I learned that the day "The Viper's Drag" slipped from between my fingers. But whatever might be lost or broken or forgotten is nothing compared to the miraculous rebirth that occurs every time the needle hits the groove. Here is Fats Waller Himself, not dead but present, so present that he overwhelms the well-ordered precincts of the living room. The sound sprawls. What vibrates here has more life than any room.
Scattered among these things are reminders that sound once existed: a metronome, a drumming pad, a guitar pick, a trumpet mouthpiece, a music stand, a tuning fork, a block of rosin ... The older instruments bear the marks of those who have already played them, the scuffs and bites and dents that are the mysterious scars of sound. In their midst the house hangs, tenuous and enveloping, a sounding board waiting to be struck.
Sound is the most absorbent medium of all, soaking up histories and philosophical systems and physical surroundings and encoding them in something so slight as a single vocal quaver or icy harpsichord interjection.

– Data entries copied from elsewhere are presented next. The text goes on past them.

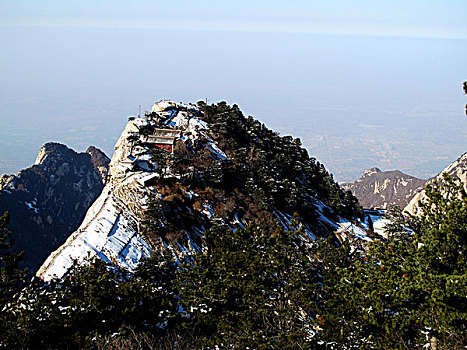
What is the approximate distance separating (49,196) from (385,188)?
112 metres

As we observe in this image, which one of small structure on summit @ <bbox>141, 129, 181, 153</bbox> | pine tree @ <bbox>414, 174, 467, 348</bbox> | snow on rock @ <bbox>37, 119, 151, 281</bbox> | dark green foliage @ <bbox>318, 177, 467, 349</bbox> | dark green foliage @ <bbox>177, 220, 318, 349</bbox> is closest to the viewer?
pine tree @ <bbox>414, 174, 467, 348</bbox>

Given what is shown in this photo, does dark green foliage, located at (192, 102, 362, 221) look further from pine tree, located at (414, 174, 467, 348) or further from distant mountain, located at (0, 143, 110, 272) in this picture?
distant mountain, located at (0, 143, 110, 272)

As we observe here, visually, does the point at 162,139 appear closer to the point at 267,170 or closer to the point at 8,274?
the point at 267,170

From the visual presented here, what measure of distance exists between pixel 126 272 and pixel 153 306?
9.37 meters

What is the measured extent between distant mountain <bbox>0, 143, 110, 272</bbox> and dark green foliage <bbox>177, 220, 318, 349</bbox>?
52.9 m

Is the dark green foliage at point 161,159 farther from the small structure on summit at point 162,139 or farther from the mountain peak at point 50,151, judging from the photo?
the mountain peak at point 50,151

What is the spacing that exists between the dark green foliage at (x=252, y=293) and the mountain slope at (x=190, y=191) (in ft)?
40.2

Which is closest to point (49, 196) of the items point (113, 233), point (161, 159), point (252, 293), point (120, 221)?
point (161, 159)

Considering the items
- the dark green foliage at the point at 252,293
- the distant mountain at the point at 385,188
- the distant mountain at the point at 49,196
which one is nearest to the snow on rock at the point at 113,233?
Result: the dark green foliage at the point at 252,293

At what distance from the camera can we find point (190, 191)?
39.0m

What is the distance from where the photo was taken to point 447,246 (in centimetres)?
1195

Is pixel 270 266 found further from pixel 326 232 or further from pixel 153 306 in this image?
pixel 326 232

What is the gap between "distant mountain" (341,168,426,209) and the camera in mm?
124819

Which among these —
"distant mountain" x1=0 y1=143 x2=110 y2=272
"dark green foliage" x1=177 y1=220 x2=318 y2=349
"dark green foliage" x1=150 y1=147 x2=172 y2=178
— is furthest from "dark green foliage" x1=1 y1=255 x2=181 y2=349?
"distant mountain" x1=0 y1=143 x2=110 y2=272
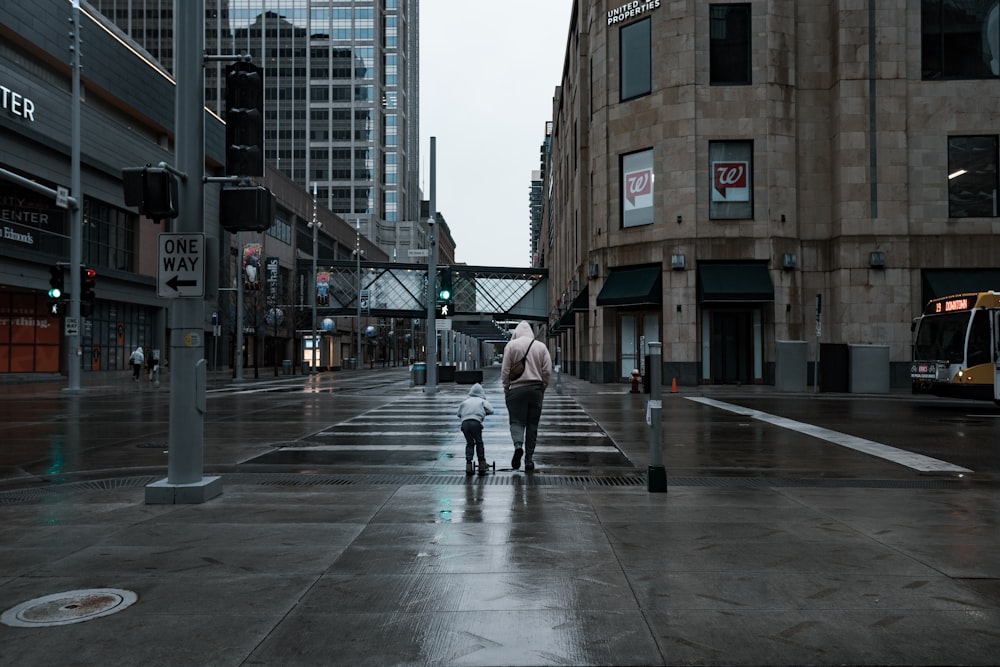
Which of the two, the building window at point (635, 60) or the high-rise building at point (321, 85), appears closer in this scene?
the building window at point (635, 60)

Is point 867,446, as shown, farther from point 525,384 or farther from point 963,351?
point 963,351

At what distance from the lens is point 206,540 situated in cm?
576

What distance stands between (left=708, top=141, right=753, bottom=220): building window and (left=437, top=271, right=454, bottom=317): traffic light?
11.3 metres

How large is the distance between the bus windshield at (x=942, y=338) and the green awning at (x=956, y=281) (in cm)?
873

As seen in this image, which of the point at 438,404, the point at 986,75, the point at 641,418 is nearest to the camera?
the point at 641,418

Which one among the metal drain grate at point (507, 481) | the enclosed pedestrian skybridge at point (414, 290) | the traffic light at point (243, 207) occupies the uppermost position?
the enclosed pedestrian skybridge at point (414, 290)

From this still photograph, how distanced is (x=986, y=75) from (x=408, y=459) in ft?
100

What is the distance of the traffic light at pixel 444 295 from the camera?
26.7m

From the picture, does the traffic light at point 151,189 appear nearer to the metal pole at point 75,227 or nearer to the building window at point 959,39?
the metal pole at point 75,227

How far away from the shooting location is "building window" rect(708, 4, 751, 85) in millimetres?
30594

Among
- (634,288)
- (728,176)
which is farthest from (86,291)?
(728,176)

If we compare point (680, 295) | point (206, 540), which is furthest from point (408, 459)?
point (680, 295)

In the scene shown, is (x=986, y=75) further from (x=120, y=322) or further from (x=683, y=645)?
(x=120, y=322)

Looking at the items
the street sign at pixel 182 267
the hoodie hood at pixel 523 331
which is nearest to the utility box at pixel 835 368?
the hoodie hood at pixel 523 331
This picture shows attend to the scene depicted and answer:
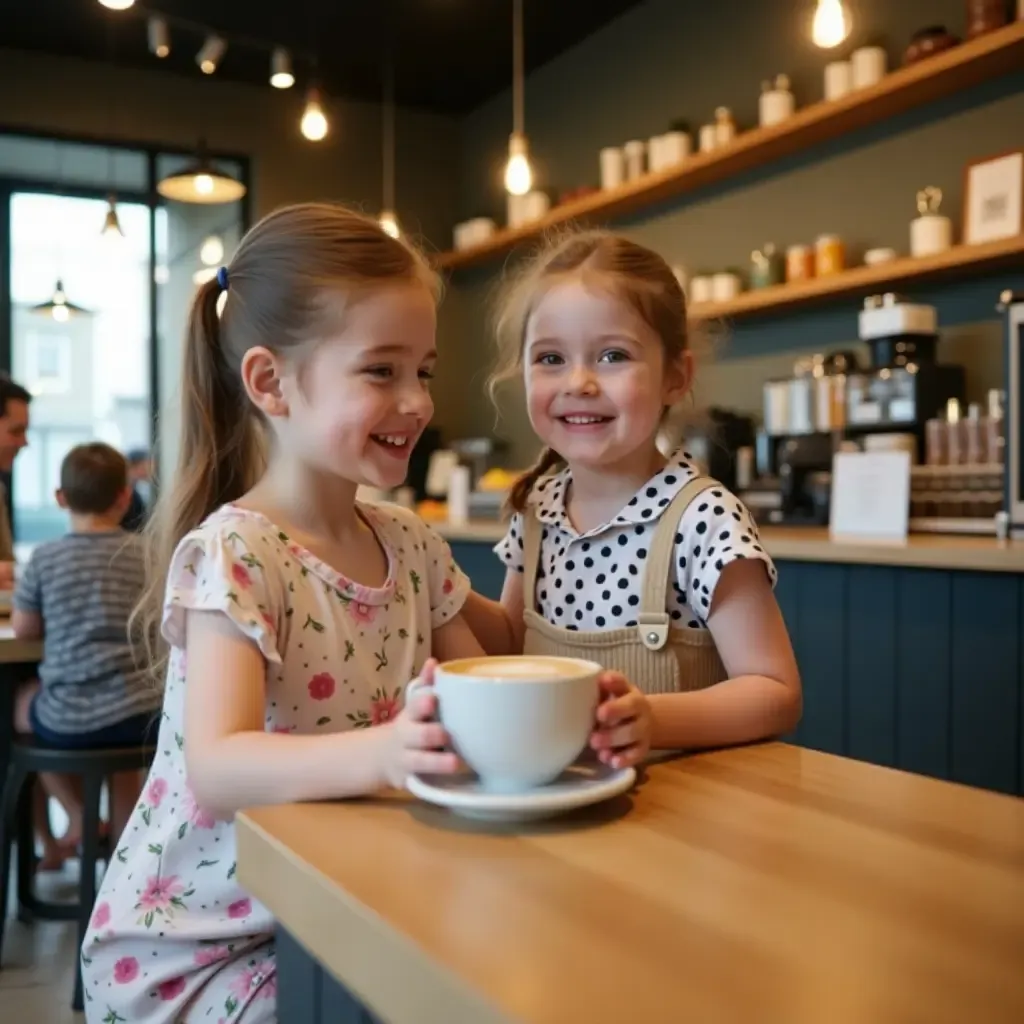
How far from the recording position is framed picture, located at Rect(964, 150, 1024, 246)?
2916 millimetres

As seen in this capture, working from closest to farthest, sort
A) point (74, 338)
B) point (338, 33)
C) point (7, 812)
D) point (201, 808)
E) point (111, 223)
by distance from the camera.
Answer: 1. point (201, 808)
2. point (7, 812)
3. point (111, 223)
4. point (338, 33)
5. point (74, 338)

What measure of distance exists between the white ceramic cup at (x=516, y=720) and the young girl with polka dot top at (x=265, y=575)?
6.6 inches

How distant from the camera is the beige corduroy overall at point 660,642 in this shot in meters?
1.09

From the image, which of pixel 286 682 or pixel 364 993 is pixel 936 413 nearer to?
pixel 286 682

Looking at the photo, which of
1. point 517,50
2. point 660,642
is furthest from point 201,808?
point 517,50

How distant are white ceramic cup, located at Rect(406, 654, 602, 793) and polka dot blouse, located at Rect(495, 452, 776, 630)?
406mm

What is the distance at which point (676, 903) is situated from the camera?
51 centimetres

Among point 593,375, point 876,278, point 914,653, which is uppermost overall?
point 876,278

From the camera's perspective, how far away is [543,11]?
4.64 metres

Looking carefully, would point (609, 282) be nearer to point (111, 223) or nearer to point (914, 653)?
point (914, 653)

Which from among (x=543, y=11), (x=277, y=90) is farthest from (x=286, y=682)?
(x=277, y=90)

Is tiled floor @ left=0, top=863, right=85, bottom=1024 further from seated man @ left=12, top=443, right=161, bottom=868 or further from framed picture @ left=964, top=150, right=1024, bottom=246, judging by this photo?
framed picture @ left=964, top=150, right=1024, bottom=246

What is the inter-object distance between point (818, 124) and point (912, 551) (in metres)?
1.77

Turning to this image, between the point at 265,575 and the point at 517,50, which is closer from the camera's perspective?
the point at 265,575
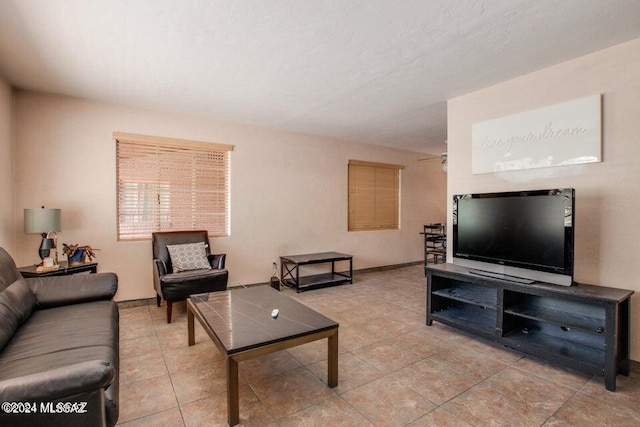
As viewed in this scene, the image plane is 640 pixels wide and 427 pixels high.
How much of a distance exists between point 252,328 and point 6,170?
3111 mm

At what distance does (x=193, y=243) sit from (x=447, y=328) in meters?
3.16

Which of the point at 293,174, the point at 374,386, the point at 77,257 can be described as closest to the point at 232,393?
the point at 374,386

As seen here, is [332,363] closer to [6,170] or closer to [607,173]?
[607,173]

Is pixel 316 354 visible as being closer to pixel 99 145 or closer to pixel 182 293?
pixel 182 293

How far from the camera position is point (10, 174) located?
3248 mm

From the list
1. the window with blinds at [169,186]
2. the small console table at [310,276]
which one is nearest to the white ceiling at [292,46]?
the window with blinds at [169,186]

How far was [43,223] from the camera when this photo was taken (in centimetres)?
305

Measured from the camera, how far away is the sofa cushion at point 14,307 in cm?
181

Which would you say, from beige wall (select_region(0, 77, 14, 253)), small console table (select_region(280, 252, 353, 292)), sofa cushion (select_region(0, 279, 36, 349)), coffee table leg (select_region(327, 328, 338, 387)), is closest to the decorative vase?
beige wall (select_region(0, 77, 14, 253))

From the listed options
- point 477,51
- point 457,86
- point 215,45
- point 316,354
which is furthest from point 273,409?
point 457,86

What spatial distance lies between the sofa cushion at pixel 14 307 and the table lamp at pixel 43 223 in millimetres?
904

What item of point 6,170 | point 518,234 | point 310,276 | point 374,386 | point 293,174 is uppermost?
point 293,174

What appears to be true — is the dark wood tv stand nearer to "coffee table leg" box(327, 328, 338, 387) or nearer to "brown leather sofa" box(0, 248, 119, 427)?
"coffee table leg" box(327, 328, 338, 387)

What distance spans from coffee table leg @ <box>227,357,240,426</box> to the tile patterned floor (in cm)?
10
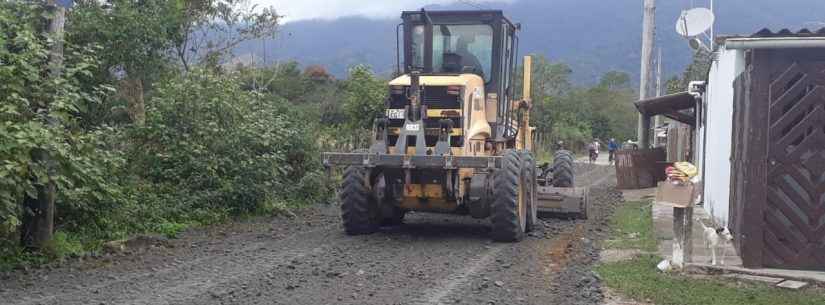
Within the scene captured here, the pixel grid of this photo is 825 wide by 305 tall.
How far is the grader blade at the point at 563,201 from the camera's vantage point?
14344 millimetres

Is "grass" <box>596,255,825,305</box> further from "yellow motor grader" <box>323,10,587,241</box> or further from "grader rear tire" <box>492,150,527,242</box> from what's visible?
"yellow motor grader" <box>323,10,587,241</box>

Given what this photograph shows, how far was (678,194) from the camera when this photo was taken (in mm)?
9062

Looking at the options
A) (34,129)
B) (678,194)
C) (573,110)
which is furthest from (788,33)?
(573,110)

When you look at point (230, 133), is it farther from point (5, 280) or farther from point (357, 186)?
point (5, 280)

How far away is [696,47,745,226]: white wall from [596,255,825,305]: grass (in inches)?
123

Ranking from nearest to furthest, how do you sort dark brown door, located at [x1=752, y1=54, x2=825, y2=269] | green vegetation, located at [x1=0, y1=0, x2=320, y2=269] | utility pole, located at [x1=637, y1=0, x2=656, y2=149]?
1. dark brown door, located at [x1=752, y1=54, x2=825, y2=269]
2. green vegetation, located at [x1=0, y1=0, x2=320, y2=269]
3. utility pole, located at [x1=637, y1=0, x2=656, y2=149]

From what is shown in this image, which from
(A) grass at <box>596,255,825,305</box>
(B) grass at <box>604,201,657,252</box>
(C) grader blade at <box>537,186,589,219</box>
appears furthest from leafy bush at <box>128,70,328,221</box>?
(A) grass at <box>596,255,825,305</box>

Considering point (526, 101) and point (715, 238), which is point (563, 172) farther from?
point (715, 238)

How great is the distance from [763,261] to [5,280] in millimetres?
7662

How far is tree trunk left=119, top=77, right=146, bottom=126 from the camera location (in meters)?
16.1

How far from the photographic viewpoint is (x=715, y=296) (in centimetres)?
788

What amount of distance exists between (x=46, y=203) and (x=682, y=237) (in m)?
6.95

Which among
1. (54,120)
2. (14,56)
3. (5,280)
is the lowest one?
(5,280)

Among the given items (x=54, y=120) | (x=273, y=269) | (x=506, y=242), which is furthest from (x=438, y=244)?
(x=54, y=120)
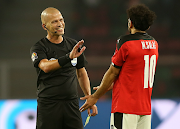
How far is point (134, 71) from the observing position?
2215 millimetres

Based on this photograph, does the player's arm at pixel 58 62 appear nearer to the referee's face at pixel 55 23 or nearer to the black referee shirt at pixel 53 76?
the black referee shirt at pixel 53 76

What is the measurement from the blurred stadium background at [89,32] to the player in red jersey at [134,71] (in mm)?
4112

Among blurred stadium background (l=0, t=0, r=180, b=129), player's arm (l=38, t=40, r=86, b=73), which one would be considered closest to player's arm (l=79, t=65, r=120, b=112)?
player's arm (l=38, t=40, r=86, b=73)

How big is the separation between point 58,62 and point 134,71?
0.60 meters

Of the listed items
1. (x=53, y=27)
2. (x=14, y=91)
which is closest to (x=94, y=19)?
(x=14, y=91)

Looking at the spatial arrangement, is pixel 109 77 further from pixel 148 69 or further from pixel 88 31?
pixel 88 31

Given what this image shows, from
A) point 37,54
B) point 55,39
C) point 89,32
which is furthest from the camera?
point 89,32

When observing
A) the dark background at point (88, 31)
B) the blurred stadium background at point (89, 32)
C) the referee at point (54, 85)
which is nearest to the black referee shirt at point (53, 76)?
the referee at point (54, 85)

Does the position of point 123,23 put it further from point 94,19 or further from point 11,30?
point 11,30

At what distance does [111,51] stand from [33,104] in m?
3.36

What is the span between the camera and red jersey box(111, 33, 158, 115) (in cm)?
221

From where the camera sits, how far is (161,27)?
7.50 metres

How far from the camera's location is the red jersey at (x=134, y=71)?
221cm

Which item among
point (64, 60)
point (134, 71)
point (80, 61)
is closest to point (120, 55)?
point (134, 71)
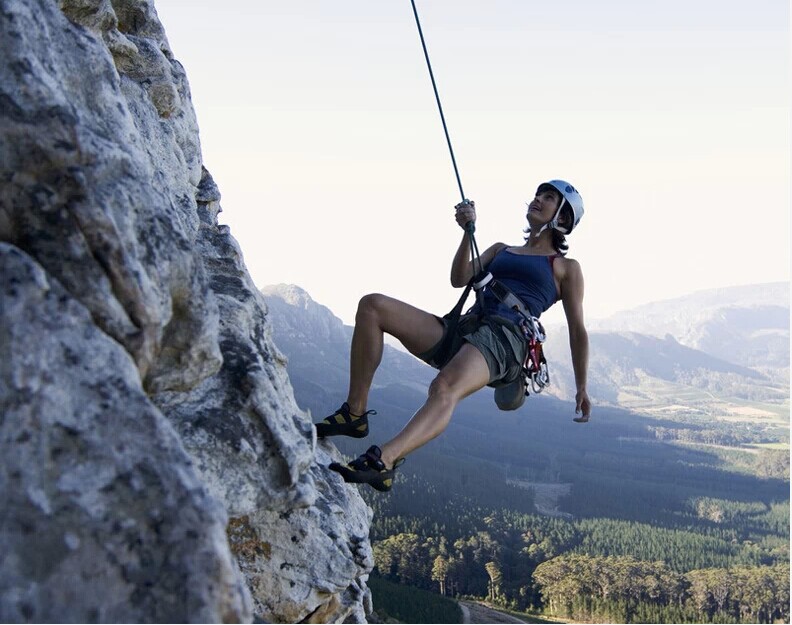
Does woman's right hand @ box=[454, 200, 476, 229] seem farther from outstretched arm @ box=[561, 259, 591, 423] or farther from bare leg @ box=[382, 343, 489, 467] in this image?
bare leg @ box=[382, 343, 489, 467]

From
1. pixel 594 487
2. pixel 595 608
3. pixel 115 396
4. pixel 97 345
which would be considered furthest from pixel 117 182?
pixel 594 487

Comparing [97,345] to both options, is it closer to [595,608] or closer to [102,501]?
[102,501]

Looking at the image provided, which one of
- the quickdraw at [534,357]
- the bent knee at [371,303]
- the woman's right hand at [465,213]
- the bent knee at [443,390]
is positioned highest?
the woman's right hand at [465,213]

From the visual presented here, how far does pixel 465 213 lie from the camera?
796 cm

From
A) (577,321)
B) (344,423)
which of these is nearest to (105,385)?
(344,423)

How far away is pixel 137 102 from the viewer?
27.1 feet

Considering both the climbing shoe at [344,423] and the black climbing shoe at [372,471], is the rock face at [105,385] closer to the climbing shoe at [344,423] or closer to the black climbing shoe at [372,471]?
the black climbing shoe at [372,471]

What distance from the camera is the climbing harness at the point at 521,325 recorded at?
772cm

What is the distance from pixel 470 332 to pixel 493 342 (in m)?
0.27

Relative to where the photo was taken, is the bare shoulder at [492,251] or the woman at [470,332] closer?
the woman at [470,332]

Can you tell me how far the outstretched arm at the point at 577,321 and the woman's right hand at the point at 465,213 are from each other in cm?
118

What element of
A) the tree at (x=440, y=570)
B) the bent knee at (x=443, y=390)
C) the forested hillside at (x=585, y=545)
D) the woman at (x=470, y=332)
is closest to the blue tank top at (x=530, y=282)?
the woman at (x=470, y=332)

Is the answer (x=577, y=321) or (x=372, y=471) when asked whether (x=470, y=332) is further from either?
(x=372, y=471)

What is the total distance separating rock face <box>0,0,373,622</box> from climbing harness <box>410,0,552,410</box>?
2.11 meters
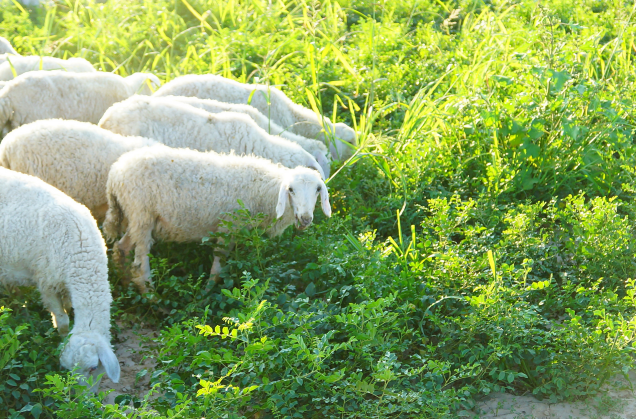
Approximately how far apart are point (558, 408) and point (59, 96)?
429cm

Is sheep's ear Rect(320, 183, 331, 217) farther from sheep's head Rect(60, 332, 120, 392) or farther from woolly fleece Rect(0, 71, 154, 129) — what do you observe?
woolly fleece Rect(0, 71, 154, 129)

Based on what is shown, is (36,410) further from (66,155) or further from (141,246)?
(66,155)

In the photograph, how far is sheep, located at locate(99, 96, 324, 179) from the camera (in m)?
5.16

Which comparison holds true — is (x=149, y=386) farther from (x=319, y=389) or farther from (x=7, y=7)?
(x=7, y=7)

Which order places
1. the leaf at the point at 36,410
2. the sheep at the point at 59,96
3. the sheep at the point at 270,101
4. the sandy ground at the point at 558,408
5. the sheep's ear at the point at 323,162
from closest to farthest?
the leaf at the point at 36,410 < the sandy ground at the point at 558,408 < the sheep at the point at 59,96 < the sheep's ear at the point at 323,162 < the sheep at the point at 270,101

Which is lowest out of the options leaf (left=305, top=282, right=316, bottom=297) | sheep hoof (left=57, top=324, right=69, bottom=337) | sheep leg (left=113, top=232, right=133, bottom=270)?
sheep hoof (left=57, top=324, right=69, bottom=337)

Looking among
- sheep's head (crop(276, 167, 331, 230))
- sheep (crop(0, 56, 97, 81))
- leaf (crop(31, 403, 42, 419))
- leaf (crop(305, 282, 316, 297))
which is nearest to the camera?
leaf (crop(31, 403, 42, 419))

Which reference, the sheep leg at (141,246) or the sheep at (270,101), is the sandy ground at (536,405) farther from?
the sheep at (270,101)

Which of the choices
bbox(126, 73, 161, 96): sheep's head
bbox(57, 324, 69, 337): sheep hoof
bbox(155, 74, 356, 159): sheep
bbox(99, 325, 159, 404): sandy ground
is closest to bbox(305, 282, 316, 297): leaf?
bbox(99, 325, 159, 404): sandy ground

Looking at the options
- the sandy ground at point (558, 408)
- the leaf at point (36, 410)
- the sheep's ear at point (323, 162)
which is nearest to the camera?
the leaf at point (36, 410)

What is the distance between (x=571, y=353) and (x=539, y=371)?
0.60ft

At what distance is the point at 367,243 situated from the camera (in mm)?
4383

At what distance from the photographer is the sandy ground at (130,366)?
3562 millimetres

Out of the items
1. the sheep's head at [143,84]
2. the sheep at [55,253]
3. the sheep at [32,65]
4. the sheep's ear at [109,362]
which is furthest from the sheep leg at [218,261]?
the sheep at [32,65]
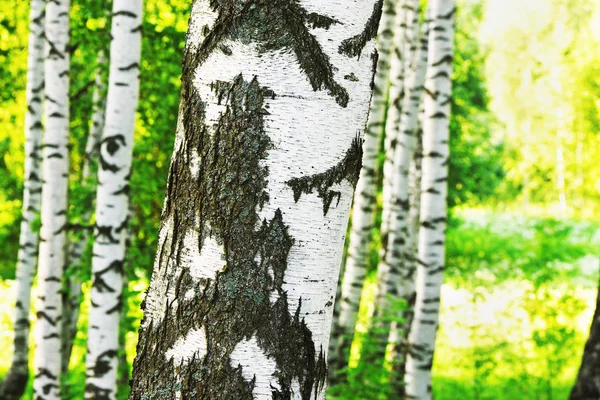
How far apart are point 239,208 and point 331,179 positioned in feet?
0.57

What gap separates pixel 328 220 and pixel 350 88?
0.24 meters

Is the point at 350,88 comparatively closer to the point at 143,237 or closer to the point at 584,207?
the point at 143,237

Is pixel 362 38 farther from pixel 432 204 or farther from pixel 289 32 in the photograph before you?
pixel 432 204

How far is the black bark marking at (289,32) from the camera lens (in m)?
1.22

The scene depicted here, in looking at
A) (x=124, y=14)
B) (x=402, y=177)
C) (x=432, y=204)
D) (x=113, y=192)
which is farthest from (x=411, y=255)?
(x=124, y=14)

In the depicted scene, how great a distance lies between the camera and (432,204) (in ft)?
17.0

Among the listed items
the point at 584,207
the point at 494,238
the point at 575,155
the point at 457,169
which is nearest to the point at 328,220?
the point at 457,169

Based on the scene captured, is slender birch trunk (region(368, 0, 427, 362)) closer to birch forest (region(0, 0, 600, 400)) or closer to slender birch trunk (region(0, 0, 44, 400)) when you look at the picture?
birch forest (region(0, 0, 600, 400))

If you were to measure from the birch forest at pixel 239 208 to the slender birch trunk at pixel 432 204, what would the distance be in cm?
2

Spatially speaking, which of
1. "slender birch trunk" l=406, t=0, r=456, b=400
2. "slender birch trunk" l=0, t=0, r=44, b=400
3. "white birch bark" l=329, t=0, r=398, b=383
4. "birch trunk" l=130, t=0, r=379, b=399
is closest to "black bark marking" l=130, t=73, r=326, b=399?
"birch trunk" l=130, t=0, r=379, b=399

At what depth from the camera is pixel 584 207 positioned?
4141cm

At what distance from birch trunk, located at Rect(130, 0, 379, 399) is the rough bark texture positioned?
421 cm

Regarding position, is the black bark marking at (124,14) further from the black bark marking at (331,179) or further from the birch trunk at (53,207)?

No season lives here. This space has quite successfully shut out any such interference. The cunning designer saw to it that there is not even a mirror in which the reader might contemplate his own appearance or anxiously search for the marks of age. The climate is grammatical. Nothing here but books, as if I were swaddled in them, as if the porous walls of books were by now almost a second skin. Or as if they provided a padding like the walls of madhouses, a cushion constructed of the language of the dead.